Copy the listing below line for line, with nothing changed.

====== Excerpted records ======

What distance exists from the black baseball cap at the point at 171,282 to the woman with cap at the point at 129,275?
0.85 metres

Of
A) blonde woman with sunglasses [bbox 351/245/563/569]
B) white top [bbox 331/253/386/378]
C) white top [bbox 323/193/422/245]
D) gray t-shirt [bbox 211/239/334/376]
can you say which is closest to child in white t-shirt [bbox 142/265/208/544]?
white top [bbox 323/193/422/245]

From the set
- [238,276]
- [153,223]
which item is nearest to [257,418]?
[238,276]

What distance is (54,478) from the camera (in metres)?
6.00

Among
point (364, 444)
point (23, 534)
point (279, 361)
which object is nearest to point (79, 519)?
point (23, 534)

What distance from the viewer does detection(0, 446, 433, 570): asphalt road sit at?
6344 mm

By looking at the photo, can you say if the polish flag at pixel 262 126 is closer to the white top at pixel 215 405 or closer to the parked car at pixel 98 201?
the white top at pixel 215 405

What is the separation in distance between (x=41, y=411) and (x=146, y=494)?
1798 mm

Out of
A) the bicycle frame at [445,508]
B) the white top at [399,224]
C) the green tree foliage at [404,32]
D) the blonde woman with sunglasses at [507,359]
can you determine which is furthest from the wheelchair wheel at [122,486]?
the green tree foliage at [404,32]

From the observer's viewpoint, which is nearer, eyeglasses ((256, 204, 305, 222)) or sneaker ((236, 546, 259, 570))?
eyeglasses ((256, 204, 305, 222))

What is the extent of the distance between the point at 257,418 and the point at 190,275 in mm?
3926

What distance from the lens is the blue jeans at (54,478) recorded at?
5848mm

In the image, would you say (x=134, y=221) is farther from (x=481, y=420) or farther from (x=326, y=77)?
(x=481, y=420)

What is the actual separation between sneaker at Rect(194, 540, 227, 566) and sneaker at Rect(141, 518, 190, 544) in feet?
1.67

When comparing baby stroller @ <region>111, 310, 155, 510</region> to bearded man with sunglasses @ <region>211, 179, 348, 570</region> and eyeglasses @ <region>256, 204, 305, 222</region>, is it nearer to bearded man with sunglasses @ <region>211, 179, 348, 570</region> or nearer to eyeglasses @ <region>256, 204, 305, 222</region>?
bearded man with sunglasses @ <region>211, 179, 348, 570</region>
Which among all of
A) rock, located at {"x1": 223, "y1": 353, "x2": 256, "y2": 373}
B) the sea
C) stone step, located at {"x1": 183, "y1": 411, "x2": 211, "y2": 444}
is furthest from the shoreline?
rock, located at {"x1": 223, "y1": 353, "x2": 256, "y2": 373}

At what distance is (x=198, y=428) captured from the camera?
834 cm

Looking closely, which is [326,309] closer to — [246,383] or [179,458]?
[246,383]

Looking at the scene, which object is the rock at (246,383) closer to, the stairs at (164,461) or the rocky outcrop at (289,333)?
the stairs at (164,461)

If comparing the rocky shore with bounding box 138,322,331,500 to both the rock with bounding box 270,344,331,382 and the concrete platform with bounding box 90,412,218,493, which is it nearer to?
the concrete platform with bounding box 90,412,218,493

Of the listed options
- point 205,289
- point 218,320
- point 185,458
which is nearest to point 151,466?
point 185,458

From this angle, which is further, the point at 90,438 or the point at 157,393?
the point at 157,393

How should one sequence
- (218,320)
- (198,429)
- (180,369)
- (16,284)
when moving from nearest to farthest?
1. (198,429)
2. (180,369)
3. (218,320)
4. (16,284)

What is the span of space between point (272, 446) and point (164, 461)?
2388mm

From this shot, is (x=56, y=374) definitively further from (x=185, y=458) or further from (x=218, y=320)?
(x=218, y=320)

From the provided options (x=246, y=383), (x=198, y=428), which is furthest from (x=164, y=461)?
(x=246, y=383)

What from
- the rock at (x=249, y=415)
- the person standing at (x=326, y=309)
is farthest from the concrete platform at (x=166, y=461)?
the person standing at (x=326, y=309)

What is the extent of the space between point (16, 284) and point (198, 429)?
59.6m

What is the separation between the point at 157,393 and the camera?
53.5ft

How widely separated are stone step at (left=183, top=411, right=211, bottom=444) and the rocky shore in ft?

======

• _Answer to the exercise_:
What distance exists from the black baseball cap at the point at 171,282 to the woman with cap at the point at 129,275?
0.85 metres

Of
A) blonde woman with sunglasses [bbox 351/245/563/569]
B) white top [bbox 331/253/386/378]
C) white top [bbox 323/193/422/245]
D) gray t-shirt [bbox 211/239/334/376]
can you say which is closest to child in white t-shirt [bbox 142/265/208/544]?
white top [bbox 323/193/422/245]

From the set
- [238,276]
- [153,223]
which item is nearest to [257,418]?
[238,276]

What distance is (54,478) from the camera (in metres)?
6.00

Among
point (364, 444)
point (23, 534)
point (279, 361)
which object is nearest to point (79, 519)?
point (23, 534)

What distance from the viewer does detection(0, 446, 433, 570): asphalt road sit at?
6344 mm

By looking at the photo, can you say if the polish flag at pixel 262 126 is closer to the white top at pixel 215 405 or closer to the parked car at pixel 98 201?
the white top at pixel 215 405

What is the separation in distance between (x=41, y=411) and (x=146, y=494)?
1798 mm

Out of
A) the bicycle frame at [445,508]
B) the white top at [399,224]
C) the green tree foliage at [404,32]
D) the blonde woman with sunglasses at [507,359]
can you determine which is furthest from the wheelchair wheel at [122,486]?
the green tree foliage at [404,32]

From the observer's viewpoint, which is nearer, eyeglasses ((256, 204, 305, 222)) or sneaker ((236, 546, 259, 570))?
eyeglasses ((256, 204, 305, 222))

What is the extent of the distance between the point at 257,418 and the point at 190,275 in mm?
3926

What distance from the lens is the blue jeans at (54,478) recorded at?
5848mm

In the image, would you say (x=134, y=221) is farther from (x=481, y=420) or farther from (x=326, y=77)?
(x=481, y=420)

What is the actual separation between sneaker at Rect(194, 540, 227, 566) and sneaker at Rect(141, 518, 190, 544) in feet?
1.67

When comparing baby stroller @ <region>111, 310, 155, 510</region> to bearded man with sunglasses @ <region>211, 179, 348, 570</region> and eyeglasses @ <region>256, 204, 305, 222</region>, is it nearer to bearded man with sunglasses @ <region>211, 179, 348, 570</region> or nearer to eyeglasses @ <region>256, 204, 305, 222</region>?
bearded man with sunglasses @ <region>211, 179, 348, 570</region>
Which among all of
A) rock, located at {"x1": 223, "y1": 353, "x2": 256, "y2": 373}
B) the sea
C) stone step, located at {"x1": 183, "y1": 411, "x2": 211, "y2": 444}
is furthest from the shoreline?
rock, located at {"x1": 223, "y1": 353, "x2": 256, "y2": 373}

At what distance is (x=198, y=428) captured from the camera?
834 cm

Looking closely, which is [326,309] closer to — [246,383] or [179,458]?
[246,383]

Looking at the scene, which object is the rock at (246,383) closer to, the stairs at (164,461) or the rocky outcrop at (289,333)?
the stairs at (164,461)

If comparing the rocky shore with bounding box 138,322,331,500 to both the rock with bounding box 270,344,331,382 and the concrete platform with bounding box 90,412,218,493, which is it nearer to?
the concrete platform with bounding box 90,412,218,493

Of the listed options
- point 205,289
- point 218,320
- point 185,458
which is nearest to point 151,466?
point 185,458

From this angle, which is further, the point at 90,438 or the point at 157,393?
the point at 157,393

How should one sequence
- (218,320)
- (198,429)
- (180,369)
- (16,284)
when moving from nearest to farthest?
1. (198,429)
2. (180,369)
3. (218,320)
4. (16,284)

What is the span of space between point (272, 446) and point (164, 461)?
2388mm

From this shot, is (x=56, y=374) definitively further from (x=185, y=458) or further from (x=218, y=320)?
(x=218, y=320)

From the provided options (x=246, y=383), (x=198, y=428), which is furthest from (x=164, y=461)?
(x=246, y=383)

What from
- the rock at (x=249, y=415)
- the person standing at (x=326, y=309)
is farthest from the concrete platform at (x=166, y=461)?
the person standing at (x=326, y=309)

What is the extent of the space between point (16, 284) and point (198, 429)?
59.6m

What is the separation between the point at 157,393 and the camera?
53.5ft

How widely separated are stone step at (left=183, top=411, right=211, bottom=444) and the rocky shore in ft?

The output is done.